Skin warm, slick with red, pink, plastering his clothes to his skin, blinking slowly…
…behind the writhing boy from Black Vinegar, there Mogami stood, finding no disgust in Shigeo's form — no terror in his outstretched hand.
Instead, when Shigeo's palm flexed, he smiled, as the boy from Black Vinegar moaned, once —
— another apology, another insult, Shigeo didn't know, for there was no tongue, nor teeth, left to say such a thing —
— before there was another explosion of white, teal, and he was no more.
Down came the rain.
It wouldn't wash the stains from Shigeo's skin, even if it tried.
He craned his head up, pretending, for a moment, they were tears — that he could cry over what he'd done, like any good little boy. Like Ritsu surely would.
…but, none came. They splattered, cold, on his cheeks, down his bangs.
In some places, the blood hardened against his skin, coagulating, cracking, mush against the raindrops.
In others, they ran clean.
Mogami said nothing, the rain passing through his form easily. If he felt the chill, he showed no sign of it.
As police sirens came, as civilians screamed — some children, some in the Black Vinegar uniforms — Shigeo felt a stiff hand close around his shoulder.
It's done.
You've finally changed.
You'll never go back to how you were before.
Teruki Hanazawa, the boy's name was.
His parents, a pair of rich business-types, who Mogami said probably didn't care about their son until they found him in pieces, wanted to have Shigeo put to death.
Make him feel a fraction of what he'd done to Teruki, for this was no goddamn accident, it was an omen. If the boy wasn't stopped here, they'd bet they could hear his name on the news again, next few years.
A psychic killer, punishing the cancers of society. What a story.
Shigeo's parents cried, too. Of course they did — anyone would've.
A part of him, laying dormant, wanted so badly to be able to read the atmosphere, just this once — share in their tears, too, prove he wasn't broken beyond rehabilitation, join them in wondering where it all went wrong, take their hands and promise to be better.
But animals were humans, and humans were animals, so Mogami had said — and so he saw, in their tears, nothing but barren zoo animals, lamenting their severed family tree.
It would all be okay. None of this mattered, did it?
One day, Shigeo would be a spirit, too — perhaps that was all that was waiting for him, anymore.
Faraway, he caught Ritsu's eyes.
He caught self-blame, in the boy's chest. Even when he couldn't read the room, he knew his brother all too well.
There, Ritsu blinked, eyes wet, then pulled back, touching a hand to his temple.
Had his blood been Shigeo's first taste of it?
Had he tipped that first domino, four years ago, when his head burst against the concrete?
…
Shigeo remembered a hospital waiting room.
You did it all for her — so when you failed, what did that make you?
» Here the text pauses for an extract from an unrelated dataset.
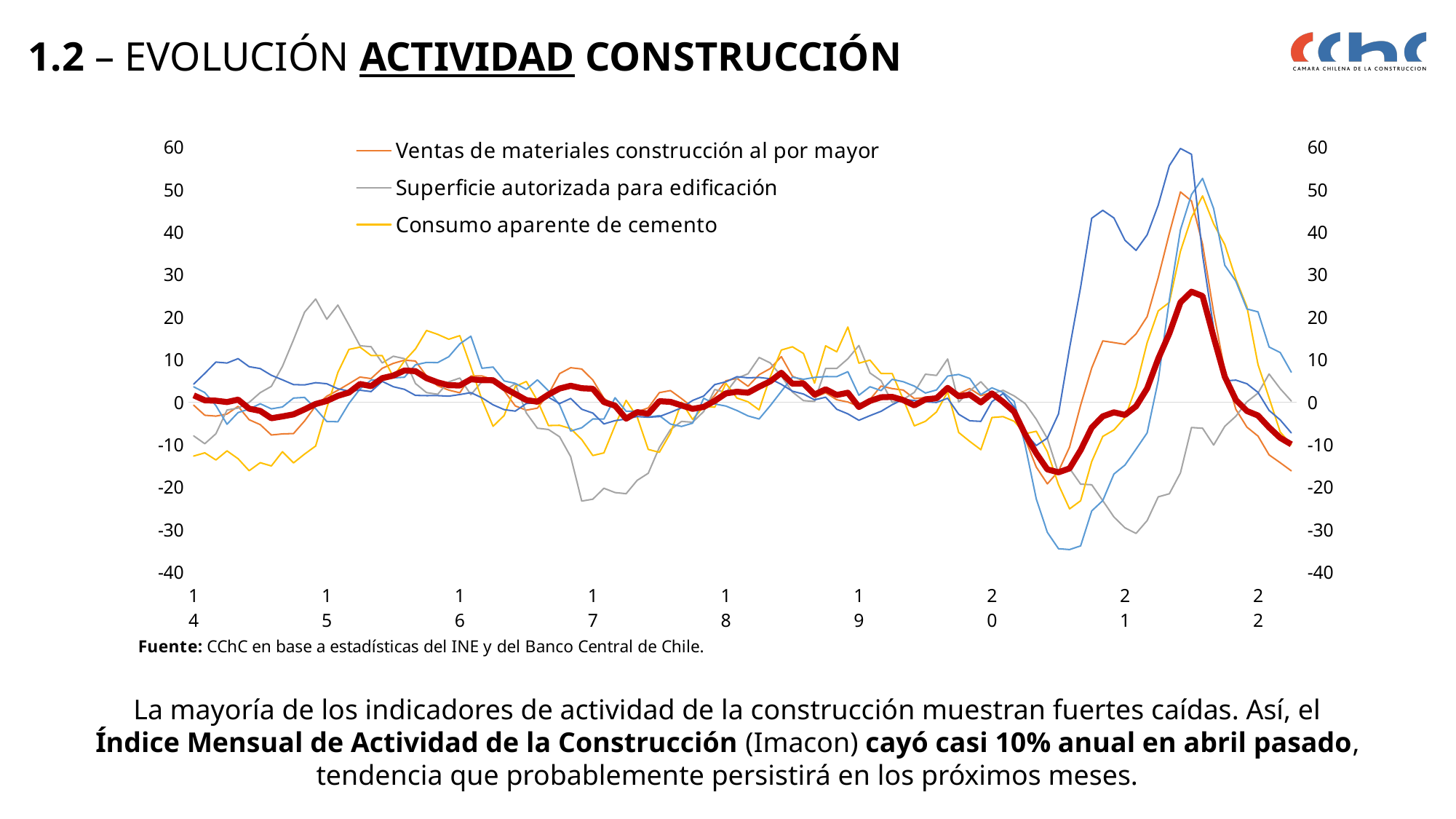
Which series are listed in the chart legend? Ventas de materiales construcción al por mayor; Superficie autorizada para edificación; Consumo aparente de cemento Is the peak value of Superficie autorizada para edificación around 2015 greater or less than 20? greater How many series does the chart legend list? 3 Is the peak value of Ventas de materiales construcción al por mayor around 2021 greater or less than 40? greater How many year labels are shown on the x axis? 9 Does the Ventas de materiales construcción al por mayor line rise or fall from its 2021 peak to the end of the series in 2022? fall What colour is the line for Consumo aparente de cemento? yellow Is the peak value of Consumo aparente de cemento around 2021 greater or less than 40? greater Does the Superficie autorizada para edificación line rise or fall from the start of 2014 to its peak in 2015? rise What kind of chart is shown on the slide? line chart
What did that make your life — who you were?
You couldn't save her.
So could you, in the least, have been someone she'd be proud of?
A boy and an evil spirit, side by side in a waiting room.
I'm here to see my Nii-san.
That's funny. I'm here for my son.
"Oh — Ritsu, Ritsu, look!"
There, near an irrigation ditch, Shigeo Kageyama crouches, and his little brother toddles after him, clutching his raincoat close.
Shigeo sticks out a small, chubby finger.
"Do you see her?"
Ritsu blinks, squints, then lets out a high-pitched, prepubescent gasp.
"Kitty!" He cries out, boots slipping against the asphalt as he hops over the gutter into the bushes.
A white cat startles at the sound, then darts away, dead leaves crunching under its light paws.
Ritsu grasps for its tailtip, and nearly falls on his face in the process.
Shigeo laughs.
Down the irrigation ditch, the water runs clean.